*Description of the task*
In this exercise, copy exactly the lines from the one that contains "order: Carnivora" through the end of the entries below; pictures are not copied.

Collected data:
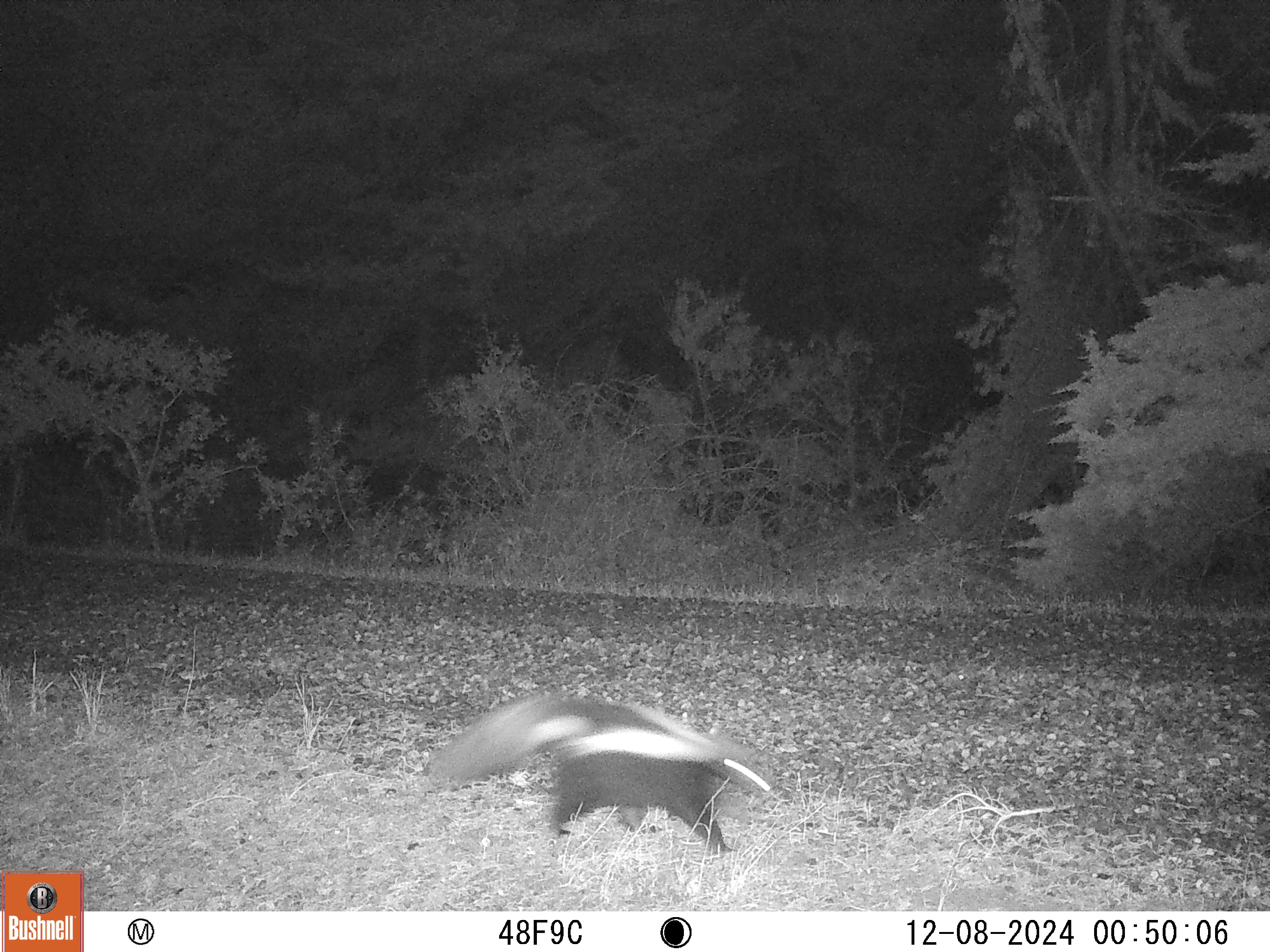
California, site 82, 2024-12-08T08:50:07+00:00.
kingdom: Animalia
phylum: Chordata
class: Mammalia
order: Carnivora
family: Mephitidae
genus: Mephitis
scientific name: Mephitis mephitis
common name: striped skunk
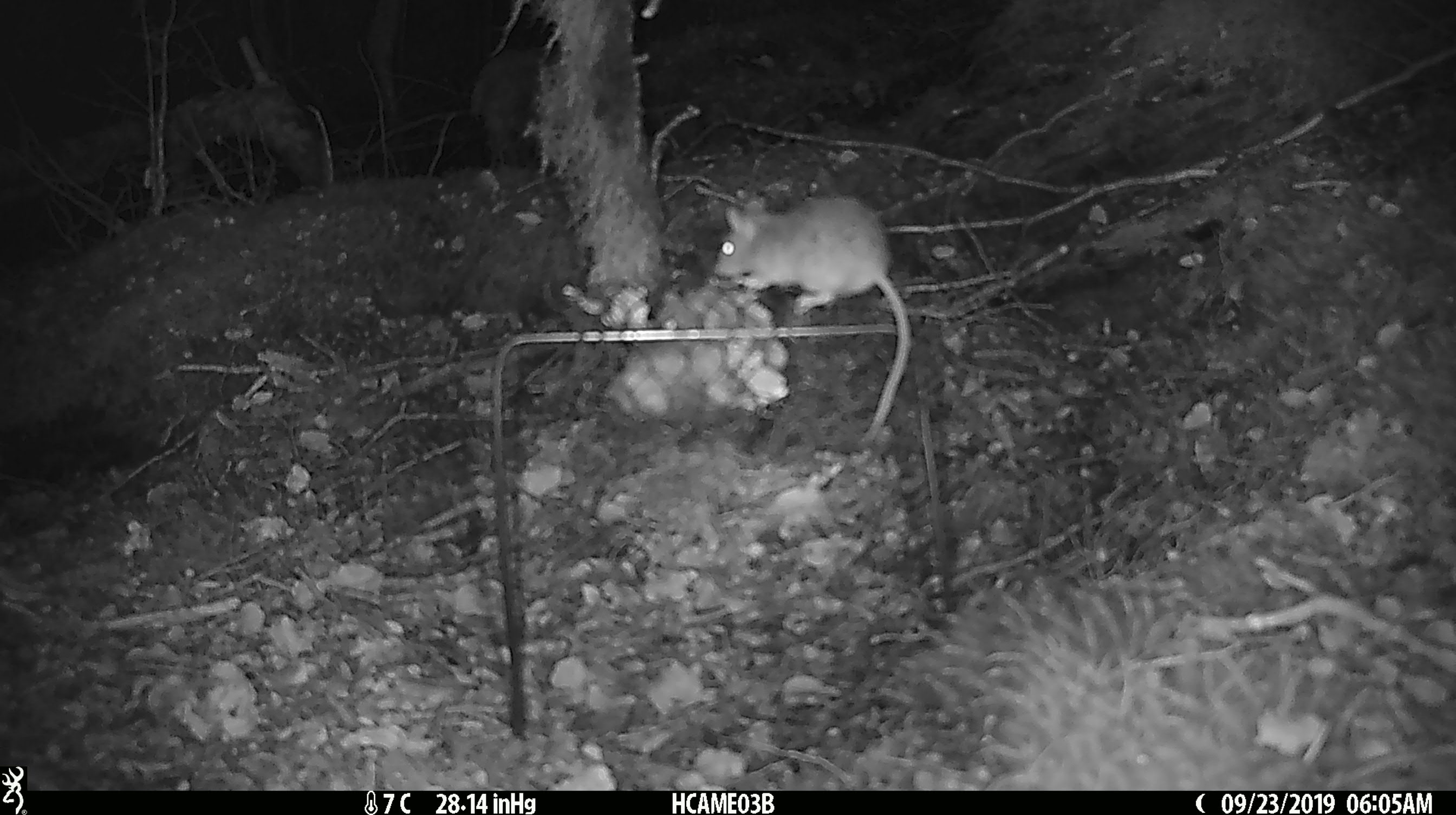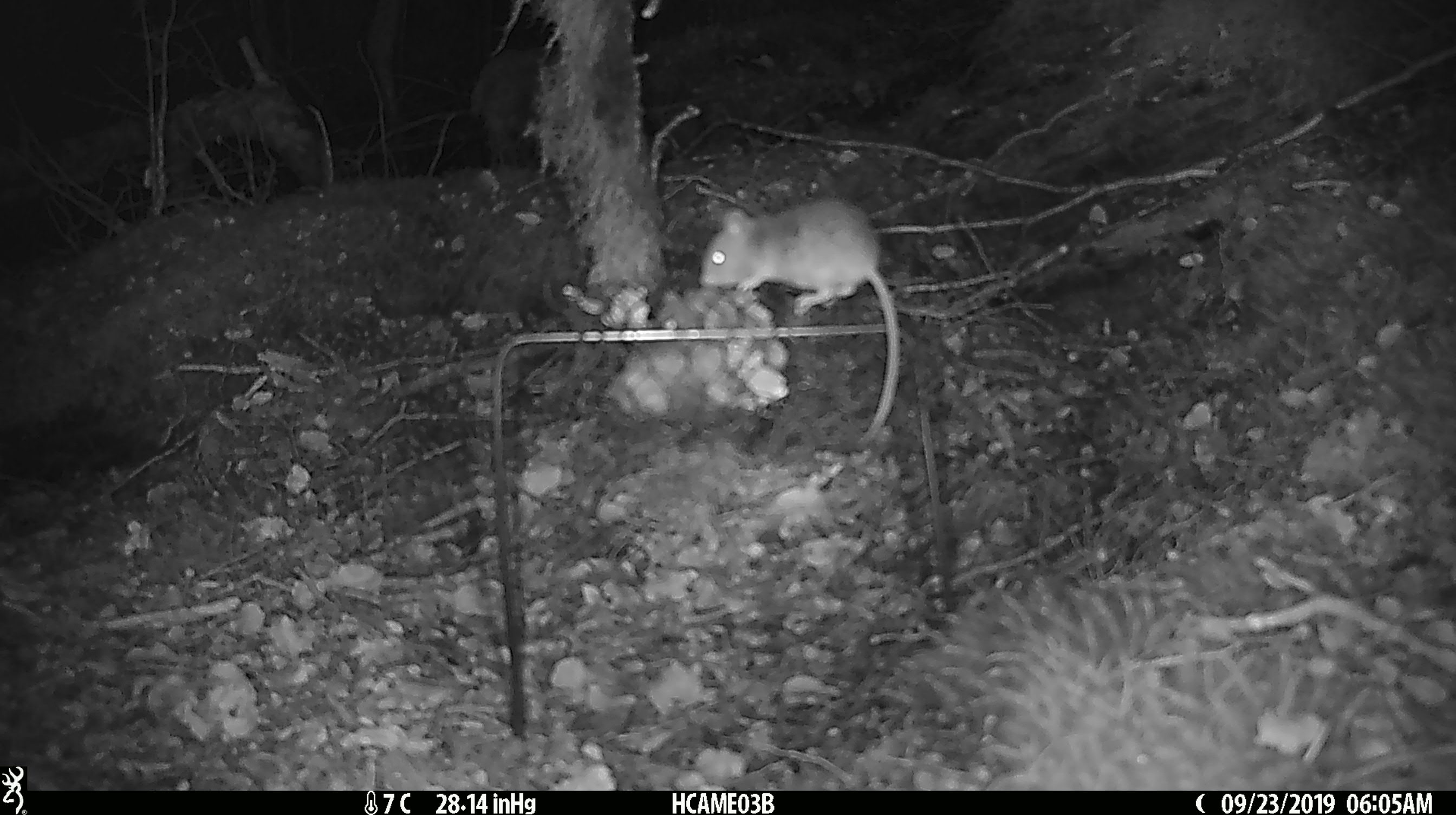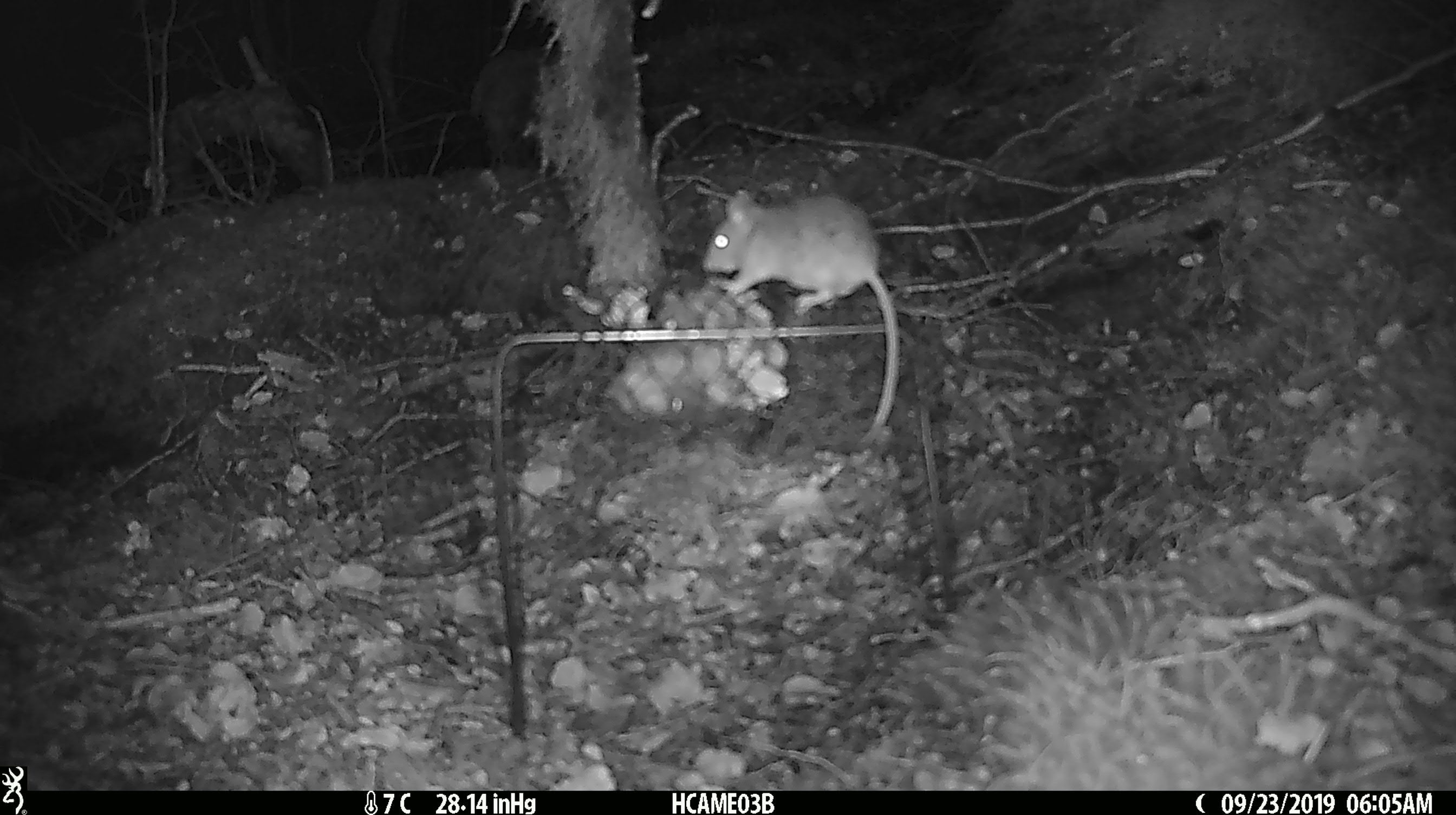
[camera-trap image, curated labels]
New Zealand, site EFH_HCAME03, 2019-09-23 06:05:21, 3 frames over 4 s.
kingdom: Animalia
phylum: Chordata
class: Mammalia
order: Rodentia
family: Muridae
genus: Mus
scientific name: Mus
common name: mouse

*Written solution*
order: Carnivora
family: Mephitidae
genus: Mephitis
scientific name: Mephitis mephitis
common name: striped skunk
[camera-trap image, curated labels]
New Zealand, site EFH_HCAME03, 2019-09-23 06:05:21, 3 frames over 4 s.
kingdom: Animalia
phylum: Chordata
class: Mammalia
order: Rodentia
family: Muridae
genus: Mus
scientific name: Mus
common name: mouse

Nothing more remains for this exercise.